La Santa Síndone es, verdaderamente, testigo mudo de la sepultura y de la Resurrección de Jesús.

Tomado de la Revista Heraldos del Evangelio nº 84, julio de 2010, pp.18-23

Notas

1 Por haber sido doblado dos veces, fueron cuatro las imágenes de la cara del Señor que quedaron im- presas en este tejido. La más famosa de ellas se venera en el Santuario del Santo Rostro de Manopello (Italia), visitado por Benedicto XVI el 1 de septiembre de 2006.

2 Se conserva actualmente en la Cámara Santa de la Catedral de Oviedo, España. (Cf. Revista Heraldos del Evangelio, núm. 56, marzo de 2008).

3 Este tejido fue probablemente confeccionado en Siria, con lino hilado a mano, formando una pieza que medía entre 20 y 30 metros, de los que José de Arimatea compró solamente los que necesitó.

4 Aquellos que defienden que la Sábana Santa es una falsificación medieval no han conseguido, hasta la fecha presente, reproducir la supuesta “falsificación”, condición necesaria para hacer verosímil su tesis. Tampoco les ha sido posible explicar, de forma satisfactoria, qué técnica fue la empleada para estampar la imagen del Redentor en el sagrado tejido.

5 Existen numerosos estudios científicos sobre la Santa Síndone al alcance de cualquiera, entre ellos el libro de BarBeris, Bruno y Boccaletti, Massimo. Sindone – imagine su un crocifisso, editado este año en Milán por las ediciones Paulinas, en el que se basan algunas de las afirmaciones hechas en este artículo. También se puede consultar la página Web del STURP, www.shroudstory.com, un grupo de científicos que desde 1978 analiza el milagroso tejido bajo di-versas perspectivas.

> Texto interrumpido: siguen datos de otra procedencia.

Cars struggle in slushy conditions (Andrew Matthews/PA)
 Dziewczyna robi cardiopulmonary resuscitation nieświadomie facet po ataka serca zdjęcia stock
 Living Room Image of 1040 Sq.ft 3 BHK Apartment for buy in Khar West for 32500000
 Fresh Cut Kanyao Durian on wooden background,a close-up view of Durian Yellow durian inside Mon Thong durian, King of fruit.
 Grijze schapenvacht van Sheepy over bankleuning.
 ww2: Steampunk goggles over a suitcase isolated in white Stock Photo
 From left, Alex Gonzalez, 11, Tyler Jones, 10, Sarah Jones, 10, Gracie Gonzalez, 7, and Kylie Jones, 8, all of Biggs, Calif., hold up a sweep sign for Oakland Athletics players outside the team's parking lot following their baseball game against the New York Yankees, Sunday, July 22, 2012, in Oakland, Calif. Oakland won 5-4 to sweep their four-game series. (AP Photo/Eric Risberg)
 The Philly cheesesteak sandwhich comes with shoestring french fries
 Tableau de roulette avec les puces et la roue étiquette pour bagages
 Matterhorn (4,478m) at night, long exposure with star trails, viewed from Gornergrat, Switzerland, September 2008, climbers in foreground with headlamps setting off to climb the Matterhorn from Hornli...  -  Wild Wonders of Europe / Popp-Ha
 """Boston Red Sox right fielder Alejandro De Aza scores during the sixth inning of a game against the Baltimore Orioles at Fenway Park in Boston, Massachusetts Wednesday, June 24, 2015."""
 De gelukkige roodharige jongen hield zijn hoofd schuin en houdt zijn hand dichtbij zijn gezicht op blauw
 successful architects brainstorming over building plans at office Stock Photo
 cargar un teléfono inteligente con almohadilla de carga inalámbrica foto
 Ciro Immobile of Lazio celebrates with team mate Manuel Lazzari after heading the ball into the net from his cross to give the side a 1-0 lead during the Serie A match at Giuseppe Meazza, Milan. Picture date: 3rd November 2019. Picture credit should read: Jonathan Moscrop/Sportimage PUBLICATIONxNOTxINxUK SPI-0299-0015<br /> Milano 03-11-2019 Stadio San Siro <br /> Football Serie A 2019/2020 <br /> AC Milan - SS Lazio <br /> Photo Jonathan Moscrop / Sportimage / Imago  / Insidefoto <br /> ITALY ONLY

6 Estando en casa de Caifás, “uno de los guardias allí presentes le dio una bofetada, diciéndole: ‘¿Así respondes al Sumo Sacerdote?’” (Jn 18, 22). Para algunos exegetas, el tiempo griego (ῥάπισμα) más que una bofetada quería indicar un golpe con un bastón o una vara, capaz de romper el tabique nasal.

7 Discurso de 2/6/2008. 8 Discurso de 2/5/2010.